Rate Limit APIs with Bucket4J via Java

Rate Limit APIs with Bucket4J via Java

Learn how to limit calls to your API in Java via Bucket4J

To prevent APIs from getting overwhelmed or protect them from malicious attacks, API owners use different ways to ensure APIs are safe. One way we will look is to Rate Limit API.

There are a lot of API management platforms available (we will blog an article on that soon) but what if we have to build one using an Open source tool.

Introducing Bucket4J. Bucket4J is a Java rate-limiting library based on a token-bucket algorithm.

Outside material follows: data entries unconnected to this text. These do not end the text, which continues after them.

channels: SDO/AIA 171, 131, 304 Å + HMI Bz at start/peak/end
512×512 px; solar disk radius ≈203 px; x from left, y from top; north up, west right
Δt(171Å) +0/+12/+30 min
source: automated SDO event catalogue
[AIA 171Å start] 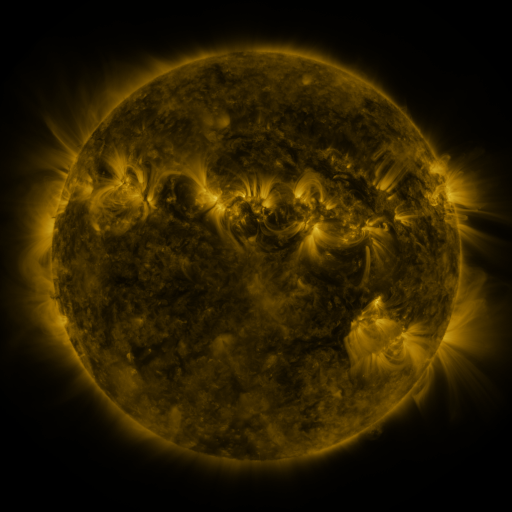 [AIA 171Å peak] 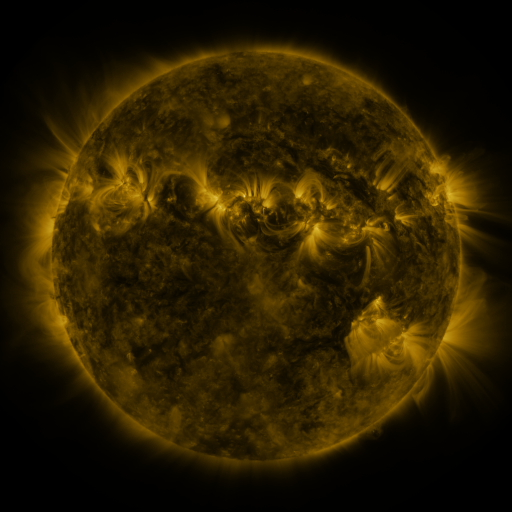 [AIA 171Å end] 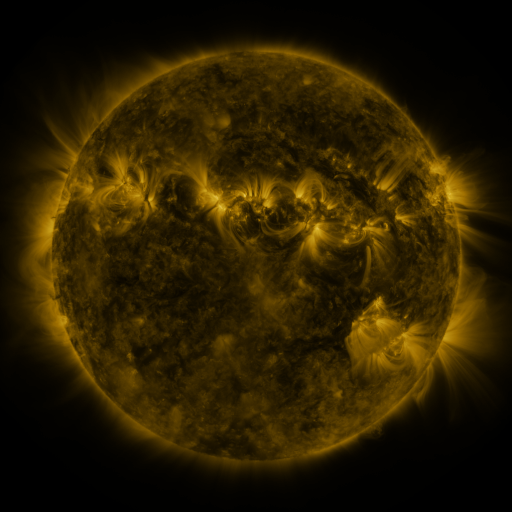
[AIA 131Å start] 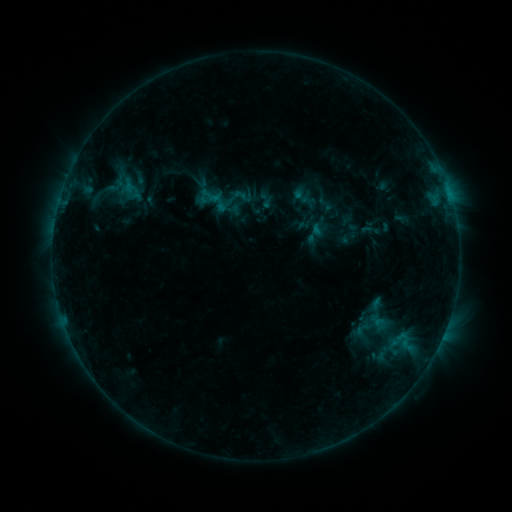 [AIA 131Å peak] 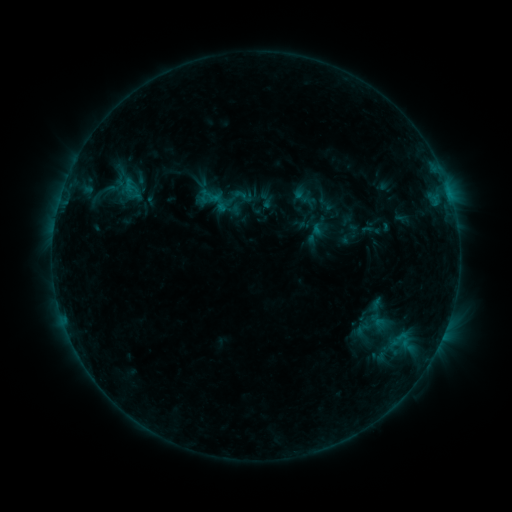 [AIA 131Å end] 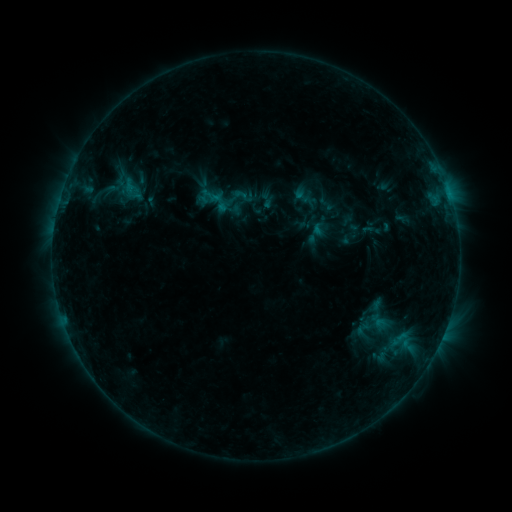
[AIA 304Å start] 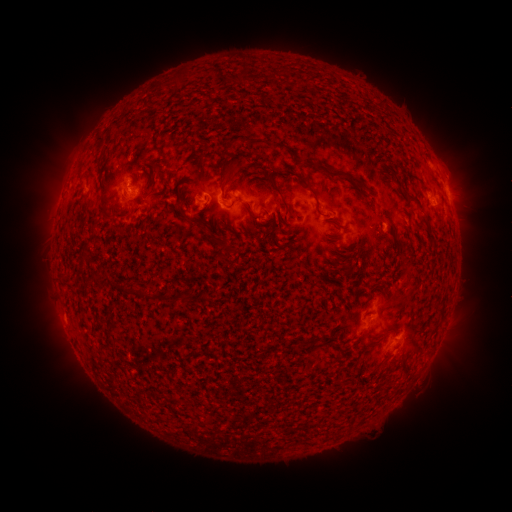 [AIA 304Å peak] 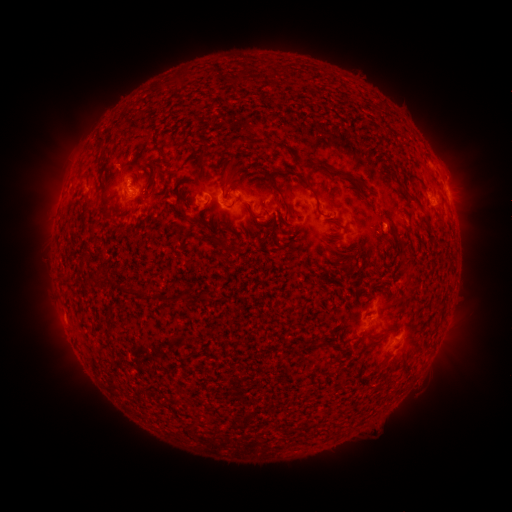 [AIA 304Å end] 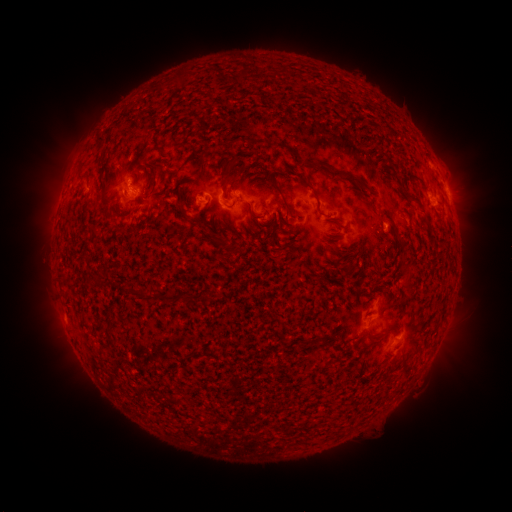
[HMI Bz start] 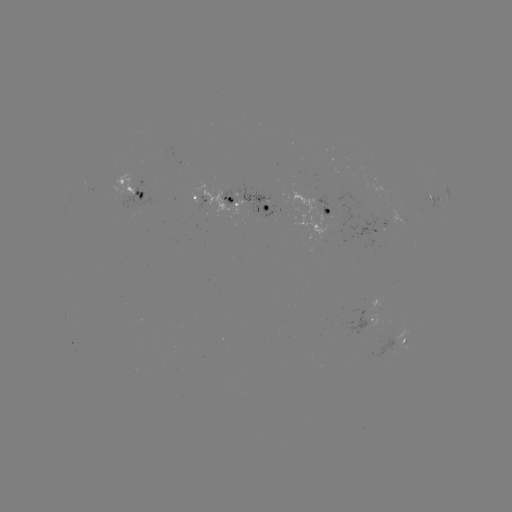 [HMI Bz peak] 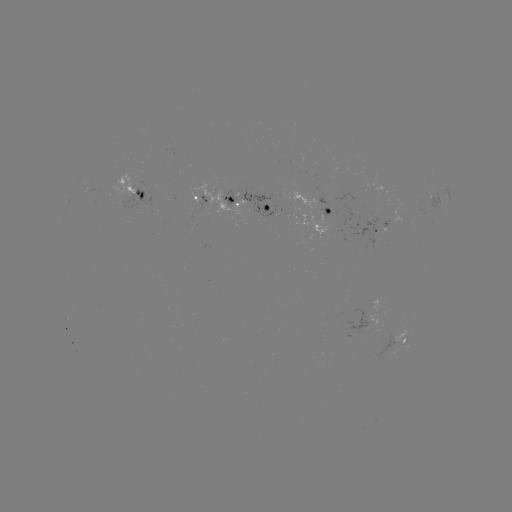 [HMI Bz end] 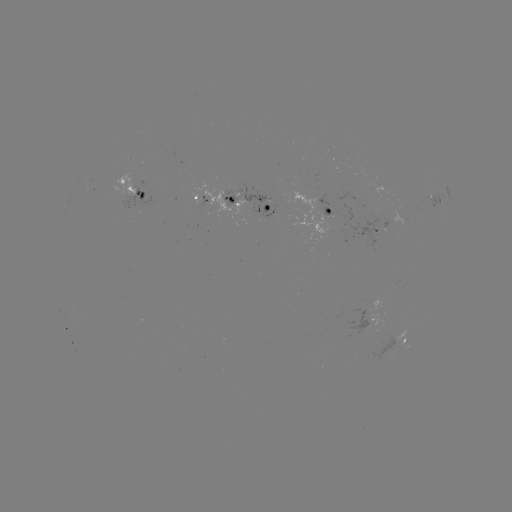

You can read about the token bucket algorithm over here.

Pre-requisites:

  • JDK 8+
  • Maven (pulling bucket4j library)

We will build applications in a client-server architecture. A client which will consume API hosted by server wrapped in Bucket4J API with rate limitations.

Client and Server will be simple Spring Boot Applications for faster development and demo purpose. (Spring IO Initialzr to get it started)

Setting UP Client and Server Application

Server

A simple resource that will return random planets in form of String from the list of planets we have maintained. We start the server on 8001, so as for the client to consume it.

package in.virendra.oswal.server;

import java.util.Arrays;
import java.util.Collections;
import java.util.List;

import org.springframework.boot.SpringApplication;
import org.springframework.boot.autoconfigure.SpringBootApplication;
import org.springframework.http.ResponseEntity;
import org.springframework.web.bind.annotation.GetMapping;
import org.springframework.web.bind.annotation.RestController;

@SpringBootApplication
public class ServerApplication {

    public static void main(String[] args) {
        SpringApplication.run(ServerApplication.class, args);
    }

}

@RestController
class PlanetResource {

    private final List<String> PLANETS = Arrays.asList(
            new String[] { "Mercury", "Venus", "Earth", "Mars", "Jupiter", "Saturn", "Uranus", "Neptune", "Pluto" });

    @GetMapping(value = "/planet")
    public ResponseEntity<String> getPlanet() {
        Collections.shuffle(PLANETS);
        return ResponseEntity.ok(PLANETS.get(0));
    }
}

Client

We will consume the above service and just log out what planet we get to console for now. We will make server calls to the same service with a delay of 10 seconds in a while loop, so this equates to 6 calls per minute. (So we can demonstrate Bucket4J limitation later.)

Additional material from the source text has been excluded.